Selected extract:
------------------------------

Cities are now firmly on the international development agenda. They have a dedicated Sustainable Development Goal – number 11 – as well as UN-HABITAT’s New Urban Agenda, both the product of years of work. Among many other recent programmes of urban research, DFID is funding a major stream on cities in East Africa. NGOs and think tanks across the UK and beyond are also stepping up their urban work.

This may seem unsurprising and unremarkable, but it was not long ago that aid agencies were radically downsizing their focus on cities. USAID allegedly all but eradicated its urban team in the 1990s, and some major international NGOs confessed to spending less than 10% of their resources on urban areas despite growing evidence of poverty. Across the African continent, until recently, cities were primarily conceived as privileged locations that sucked resources out of the countryside, rather than spaces for development intervention.

The renewed attention to the urban is welcome. But it also comes at curious time, when a new range of international influences seems to have nudged aside “traditional” development partners on the ground, particularly in Africa. In fact, the resurgent interest in Africa’s cities among mainstream donors has probably emerged partly because they have been decentred in this way.

Ask any resident of, or recent visitor to, the continent’s major cities from which direction the major winds reshaping them are blowing and the answer is likely to be east. This is not just about China: countries including India, South Korea, and Turkey are all ramping up their investment, as well as forms of aid and technical assistance.

Poli Lotus International Center in Addis Ababa (photo credit: Addis Ababa Online)

 

China does loom extremely large, however, principally when it comes to loans for urban infrastructure, construction contracts and industrial investments. Yet there is much misunderstanding and misinformation about China’s involvement, not to mention a significant dose of anxiety and prejudice. “Chinese aid” doesn’t always come in the forms that are often assumed.

I have recently started a new research project focusing on how the increasing role of Chinese agencies is reshaping ideas and practices of urban development in Africa, with a specific focus on Ethiopia and Uganda. This means asking what Chinese engagement means for the kinds of infrastructure projects that get implemented, the types of industries and jobs created, and the way governments acquire and manage urban land for development.

Moreover, it involves asking how this changing landscape of development co-operation is reshaping prevailing ideas about what constitutes a “good”, “well planned”, “modern” or “sustainable” city. We also need to better understand how South-South urban development cooperation is influencing, supporting or impeding what the “old” donors are doing, now that they have rediscovered the importance of cities.

To help kick-start the project and map the field of existing research relevant to its themes, I organised a workshop, hosted by the Africa Research Institute (more of ARI’s urban work is available here).

------------------------------

Given task: In the text on cities and development, which two countries does the new research project specifically focus on? The lines are separate material, unrelated to the text on cities and development.

Supplied information:
------------------------------

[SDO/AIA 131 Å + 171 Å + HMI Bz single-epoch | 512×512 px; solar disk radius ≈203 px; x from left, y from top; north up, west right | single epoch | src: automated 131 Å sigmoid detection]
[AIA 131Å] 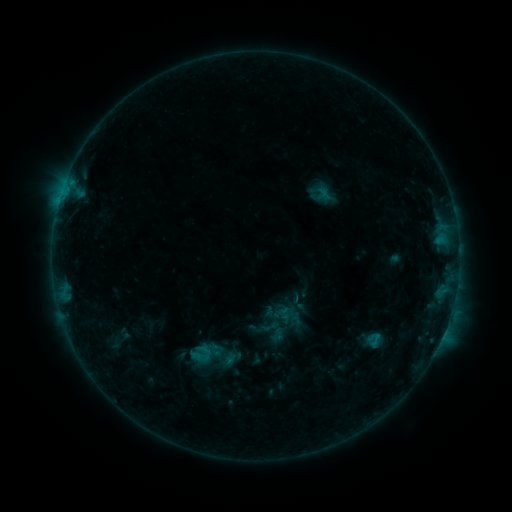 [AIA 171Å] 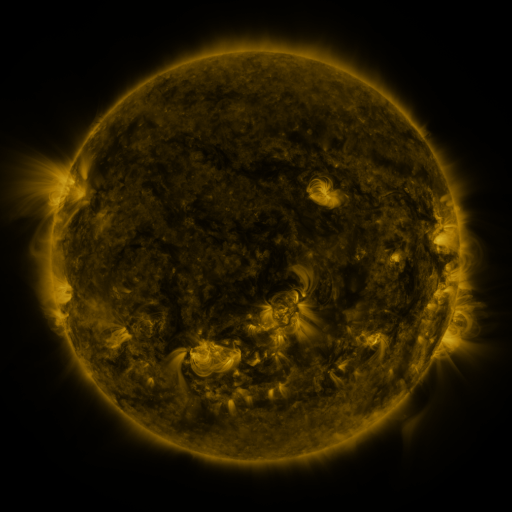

------------------------------

Result: Ethiopia and Uganda.